Nothing to add, but I can confirm what edekock has been saying. The only slight difference being that, even without a kernel patch to change the original assert from a BUG_ON to a WARN_ON, I get both kernel.log errors; first at rtmutex.c:472 and then rtmutex.c:724. Which correspond to the following lines, with a little preceeding code for context:
rtmutex.c:472 = BUG_ON(rt_mutex_real_waiter(task->pi_blocked_on));
- Code: Select all
/*
* Task blocks on lock.
*
* Prepare waiter and propagate pi chain
*
* This must be called with lock->wait_lock held.
*/
static int task_blocks_on_rt_mutex(struct rt_mutex *lock,
struct rt_mutex_waiter *waiter,
struct task_struct *task,
int detect_deadlock)
{
struct task_struct *owner = rt_mutex_owner(lock);
struct rt_mutex_waiter *top_waiter = waiter;
unsigned long flags;
int chain_walk = 0, res;
raw_spin_lock_irqsave(&task->pi_lock, flags);
/*
* In the case of futex requeue PI, this will be a proxy
* lock. The task will wake unaware that it is enqueueed on
* this lock. Avoid blocking on two locks and corrupting
* pi_blocked_on via the PI_WAKEUP_INPROGRESS
* flag. futex_wait_requeue_pi() sets this when it wakes up
* before requeue (due to a signal or timeout). Do not enqueue
* the task if PI_WAKEUP_INPROGRESS is set.
*/
if (task != current && task->pi_blocked_on == PI_WAKEUP_INPROGRESS) {
raw_spin_unlock_irqrestore(&task->pi_lock, flags);
return -EAGAIN;
}
BUG_ON(rt_mutex_real_waiter(task->pi_blocked_on));
rtmutex.c:724 = BUG_ON(rt_mutex_owner(lock) == self);
- Code: Select all
/*
* Slow path lock function spin_lock style: this variant is very
* careful not to miss any non-lock wakeups.
*
* We store the current state under p->pi_lock in p->saved_state and
* the try_to_wake_up() code handles this accordingly.
*/
static void noinline __sched rt_spin_lock_slowlock(struct rt_mutex *lock)
{
struct task_struct *lock_owner, *self = current;
struct rt_mutex_waiter waiter, *top_waiter;
int ret;
rt_mutex_init_waiter(&waiter, true);
raw_spin_lock(&lock->wait_lock);
init_lists(lock);
if (__try_to_take_rt_mutex(lock, self, NULL, STEAL_LATERAL)) {
raw_spin_unlock(&lock->wait_lock);
return;
}
BUG_ON(rt_mutex_owner(lock) == self);
As suggested, I've also tried changing the CriticalSection mutex to remove the PTHREAD_MUTEX_RECURSIVE attribute. With this gone, the JuceDemo doesn't even get as far as displaying its GUI, which I assume means Juce does currently rely on recursive mutexes. No kernel lock though, which could suggest either that it is an incompatibility with PI aware and recursive mutexes, or (perhaps more likely?) that the offending code no longer gets a chance to run due to an early deadlock.

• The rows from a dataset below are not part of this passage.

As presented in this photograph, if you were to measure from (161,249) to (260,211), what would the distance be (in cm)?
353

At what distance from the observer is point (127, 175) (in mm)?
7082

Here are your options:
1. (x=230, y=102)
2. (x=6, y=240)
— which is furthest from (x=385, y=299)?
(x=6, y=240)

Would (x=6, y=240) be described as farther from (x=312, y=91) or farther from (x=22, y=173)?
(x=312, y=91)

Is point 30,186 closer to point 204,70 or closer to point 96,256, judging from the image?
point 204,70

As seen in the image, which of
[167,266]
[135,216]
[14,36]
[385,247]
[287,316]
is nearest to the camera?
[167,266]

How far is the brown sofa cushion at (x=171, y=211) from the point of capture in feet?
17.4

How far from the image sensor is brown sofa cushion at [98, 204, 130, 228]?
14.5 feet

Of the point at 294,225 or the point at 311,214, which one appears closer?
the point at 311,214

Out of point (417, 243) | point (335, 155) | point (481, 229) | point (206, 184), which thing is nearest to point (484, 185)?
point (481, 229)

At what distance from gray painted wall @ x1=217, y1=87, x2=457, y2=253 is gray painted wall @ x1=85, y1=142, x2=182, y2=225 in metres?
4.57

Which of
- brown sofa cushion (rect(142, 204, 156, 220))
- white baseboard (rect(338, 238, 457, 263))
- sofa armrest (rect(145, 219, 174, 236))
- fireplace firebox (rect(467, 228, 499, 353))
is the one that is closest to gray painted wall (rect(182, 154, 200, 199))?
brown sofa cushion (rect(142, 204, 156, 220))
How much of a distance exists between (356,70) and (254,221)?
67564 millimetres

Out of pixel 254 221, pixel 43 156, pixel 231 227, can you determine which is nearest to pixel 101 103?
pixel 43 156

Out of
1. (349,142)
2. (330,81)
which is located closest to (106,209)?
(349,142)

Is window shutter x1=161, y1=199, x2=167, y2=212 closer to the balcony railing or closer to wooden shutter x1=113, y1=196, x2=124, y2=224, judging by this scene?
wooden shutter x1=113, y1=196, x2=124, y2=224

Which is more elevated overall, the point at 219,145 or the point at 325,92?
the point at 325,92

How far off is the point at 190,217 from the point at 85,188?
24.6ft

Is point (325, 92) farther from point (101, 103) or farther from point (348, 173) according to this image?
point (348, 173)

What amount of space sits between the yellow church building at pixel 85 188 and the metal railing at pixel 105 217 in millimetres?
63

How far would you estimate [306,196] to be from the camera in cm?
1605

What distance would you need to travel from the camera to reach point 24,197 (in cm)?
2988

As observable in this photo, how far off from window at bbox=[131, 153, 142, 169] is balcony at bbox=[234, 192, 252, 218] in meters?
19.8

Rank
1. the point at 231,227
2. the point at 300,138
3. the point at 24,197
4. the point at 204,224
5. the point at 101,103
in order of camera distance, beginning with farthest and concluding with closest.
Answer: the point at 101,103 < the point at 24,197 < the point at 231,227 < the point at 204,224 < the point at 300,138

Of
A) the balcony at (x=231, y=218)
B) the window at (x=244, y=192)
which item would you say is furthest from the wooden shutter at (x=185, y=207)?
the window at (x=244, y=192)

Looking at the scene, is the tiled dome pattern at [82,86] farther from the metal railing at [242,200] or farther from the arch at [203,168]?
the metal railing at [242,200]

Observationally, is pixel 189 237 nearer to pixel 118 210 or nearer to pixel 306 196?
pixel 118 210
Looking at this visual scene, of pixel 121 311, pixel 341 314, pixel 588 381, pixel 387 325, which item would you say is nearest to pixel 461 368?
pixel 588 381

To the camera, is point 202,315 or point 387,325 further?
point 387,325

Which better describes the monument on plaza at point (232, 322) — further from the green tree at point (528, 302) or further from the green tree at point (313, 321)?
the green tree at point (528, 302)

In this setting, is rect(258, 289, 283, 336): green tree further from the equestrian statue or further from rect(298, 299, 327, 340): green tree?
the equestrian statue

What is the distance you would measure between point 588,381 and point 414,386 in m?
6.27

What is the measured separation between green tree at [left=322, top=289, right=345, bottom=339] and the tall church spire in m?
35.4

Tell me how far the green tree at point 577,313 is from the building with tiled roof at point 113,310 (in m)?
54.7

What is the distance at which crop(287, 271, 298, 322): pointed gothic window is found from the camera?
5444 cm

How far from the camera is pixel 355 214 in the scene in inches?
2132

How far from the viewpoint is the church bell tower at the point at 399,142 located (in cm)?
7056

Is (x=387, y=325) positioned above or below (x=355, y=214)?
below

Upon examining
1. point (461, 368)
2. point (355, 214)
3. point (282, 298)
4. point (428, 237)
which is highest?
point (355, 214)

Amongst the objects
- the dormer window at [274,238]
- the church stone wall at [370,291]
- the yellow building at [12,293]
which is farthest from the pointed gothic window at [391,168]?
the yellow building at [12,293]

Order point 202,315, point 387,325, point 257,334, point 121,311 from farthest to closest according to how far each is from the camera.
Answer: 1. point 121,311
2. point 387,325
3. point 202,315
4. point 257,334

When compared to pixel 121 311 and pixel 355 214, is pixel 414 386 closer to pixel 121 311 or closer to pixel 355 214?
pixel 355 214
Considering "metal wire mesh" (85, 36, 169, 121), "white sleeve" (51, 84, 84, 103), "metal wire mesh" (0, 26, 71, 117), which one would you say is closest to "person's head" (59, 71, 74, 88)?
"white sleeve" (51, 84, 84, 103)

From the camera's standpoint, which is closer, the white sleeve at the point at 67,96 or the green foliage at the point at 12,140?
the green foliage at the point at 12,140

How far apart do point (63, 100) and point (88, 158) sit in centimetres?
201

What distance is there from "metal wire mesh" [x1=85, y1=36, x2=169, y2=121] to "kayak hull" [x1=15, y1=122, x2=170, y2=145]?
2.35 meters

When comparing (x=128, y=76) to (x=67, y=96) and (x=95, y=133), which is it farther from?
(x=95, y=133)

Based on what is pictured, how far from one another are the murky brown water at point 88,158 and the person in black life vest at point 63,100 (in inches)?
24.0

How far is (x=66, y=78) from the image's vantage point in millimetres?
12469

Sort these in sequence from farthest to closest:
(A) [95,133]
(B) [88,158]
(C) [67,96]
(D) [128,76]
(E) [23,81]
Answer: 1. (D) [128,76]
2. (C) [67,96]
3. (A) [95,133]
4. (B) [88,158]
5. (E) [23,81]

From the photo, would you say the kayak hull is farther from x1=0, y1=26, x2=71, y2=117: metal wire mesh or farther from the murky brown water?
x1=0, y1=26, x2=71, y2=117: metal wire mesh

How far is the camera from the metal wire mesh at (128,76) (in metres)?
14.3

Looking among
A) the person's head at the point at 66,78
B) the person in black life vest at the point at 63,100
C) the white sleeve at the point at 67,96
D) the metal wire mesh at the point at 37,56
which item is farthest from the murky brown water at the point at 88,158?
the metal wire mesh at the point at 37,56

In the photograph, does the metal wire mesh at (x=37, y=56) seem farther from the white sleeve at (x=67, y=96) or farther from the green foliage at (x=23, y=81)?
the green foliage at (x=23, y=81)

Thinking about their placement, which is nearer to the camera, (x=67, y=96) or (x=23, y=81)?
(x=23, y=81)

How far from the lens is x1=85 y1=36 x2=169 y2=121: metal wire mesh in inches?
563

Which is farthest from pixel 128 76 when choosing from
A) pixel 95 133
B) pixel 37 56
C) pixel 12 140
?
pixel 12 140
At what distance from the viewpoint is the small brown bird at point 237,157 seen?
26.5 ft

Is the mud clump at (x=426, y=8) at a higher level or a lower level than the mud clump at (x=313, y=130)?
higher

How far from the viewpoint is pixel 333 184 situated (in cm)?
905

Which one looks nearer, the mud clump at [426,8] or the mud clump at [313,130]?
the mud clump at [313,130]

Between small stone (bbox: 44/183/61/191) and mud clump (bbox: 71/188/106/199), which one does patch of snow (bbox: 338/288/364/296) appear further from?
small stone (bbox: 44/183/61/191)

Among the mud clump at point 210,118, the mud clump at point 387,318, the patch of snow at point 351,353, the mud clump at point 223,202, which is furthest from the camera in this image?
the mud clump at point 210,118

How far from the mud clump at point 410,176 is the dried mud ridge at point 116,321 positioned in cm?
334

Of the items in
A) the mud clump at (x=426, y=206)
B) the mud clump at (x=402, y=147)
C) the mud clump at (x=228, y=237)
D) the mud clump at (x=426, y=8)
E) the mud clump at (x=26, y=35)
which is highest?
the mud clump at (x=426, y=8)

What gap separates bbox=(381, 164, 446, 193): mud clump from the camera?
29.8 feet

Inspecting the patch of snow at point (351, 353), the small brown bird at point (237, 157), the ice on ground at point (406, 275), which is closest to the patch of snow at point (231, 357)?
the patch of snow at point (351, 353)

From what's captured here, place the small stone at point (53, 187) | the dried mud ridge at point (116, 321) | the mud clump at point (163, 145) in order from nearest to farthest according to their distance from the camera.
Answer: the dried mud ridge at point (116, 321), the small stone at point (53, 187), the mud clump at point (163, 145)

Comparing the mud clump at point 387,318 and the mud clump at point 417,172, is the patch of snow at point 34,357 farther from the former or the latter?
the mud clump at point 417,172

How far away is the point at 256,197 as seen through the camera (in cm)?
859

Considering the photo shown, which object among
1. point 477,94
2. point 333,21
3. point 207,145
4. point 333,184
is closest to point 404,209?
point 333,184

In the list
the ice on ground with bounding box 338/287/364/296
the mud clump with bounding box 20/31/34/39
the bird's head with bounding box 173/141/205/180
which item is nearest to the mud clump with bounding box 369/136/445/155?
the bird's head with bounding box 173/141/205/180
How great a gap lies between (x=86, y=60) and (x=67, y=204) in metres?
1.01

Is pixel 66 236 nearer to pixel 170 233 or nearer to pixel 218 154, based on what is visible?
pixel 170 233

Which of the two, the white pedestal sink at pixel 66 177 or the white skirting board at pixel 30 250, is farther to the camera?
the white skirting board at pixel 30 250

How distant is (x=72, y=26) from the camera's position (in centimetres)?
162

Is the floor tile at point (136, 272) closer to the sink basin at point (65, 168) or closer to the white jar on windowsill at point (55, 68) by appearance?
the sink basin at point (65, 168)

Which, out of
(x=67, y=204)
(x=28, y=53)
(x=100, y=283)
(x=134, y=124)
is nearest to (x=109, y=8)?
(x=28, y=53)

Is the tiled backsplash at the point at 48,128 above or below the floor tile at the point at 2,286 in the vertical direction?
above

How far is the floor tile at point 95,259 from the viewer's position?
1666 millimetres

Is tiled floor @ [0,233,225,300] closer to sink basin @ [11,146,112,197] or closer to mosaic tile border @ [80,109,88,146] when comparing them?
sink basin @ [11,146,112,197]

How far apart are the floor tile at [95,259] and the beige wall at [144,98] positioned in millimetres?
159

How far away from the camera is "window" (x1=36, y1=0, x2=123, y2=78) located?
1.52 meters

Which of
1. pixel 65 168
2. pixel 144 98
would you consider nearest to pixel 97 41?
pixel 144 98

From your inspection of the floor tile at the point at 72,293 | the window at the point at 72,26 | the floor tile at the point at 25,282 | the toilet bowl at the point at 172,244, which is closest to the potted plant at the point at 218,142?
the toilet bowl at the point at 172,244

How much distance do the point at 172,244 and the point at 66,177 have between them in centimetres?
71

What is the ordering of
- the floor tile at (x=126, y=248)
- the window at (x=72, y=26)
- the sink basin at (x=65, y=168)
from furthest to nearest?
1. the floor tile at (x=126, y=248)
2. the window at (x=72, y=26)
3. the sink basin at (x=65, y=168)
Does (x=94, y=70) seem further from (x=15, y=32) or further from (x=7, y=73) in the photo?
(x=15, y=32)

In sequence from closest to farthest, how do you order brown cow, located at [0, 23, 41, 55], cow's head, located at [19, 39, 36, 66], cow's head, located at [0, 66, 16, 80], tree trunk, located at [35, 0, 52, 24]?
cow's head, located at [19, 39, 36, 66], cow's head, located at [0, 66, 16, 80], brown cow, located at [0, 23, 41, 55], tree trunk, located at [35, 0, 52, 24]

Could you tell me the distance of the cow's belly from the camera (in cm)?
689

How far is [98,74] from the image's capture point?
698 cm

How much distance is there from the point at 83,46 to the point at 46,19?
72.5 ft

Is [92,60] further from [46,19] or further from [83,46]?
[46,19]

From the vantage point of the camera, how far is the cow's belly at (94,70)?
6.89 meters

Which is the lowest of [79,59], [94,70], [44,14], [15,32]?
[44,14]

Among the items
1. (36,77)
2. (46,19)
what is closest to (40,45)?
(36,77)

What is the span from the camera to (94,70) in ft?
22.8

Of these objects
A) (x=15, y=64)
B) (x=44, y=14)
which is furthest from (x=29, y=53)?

Any suggestions on how I should proceed? Does anyone know for sure if recursive and priority aware attributes are mutually exclusive? Unless anyone has a better suggestion, perhaps it might be a sensible next step for me to try and replicate this (perhaps forbidden) mutex use in a stand-alone (Juce-less) app.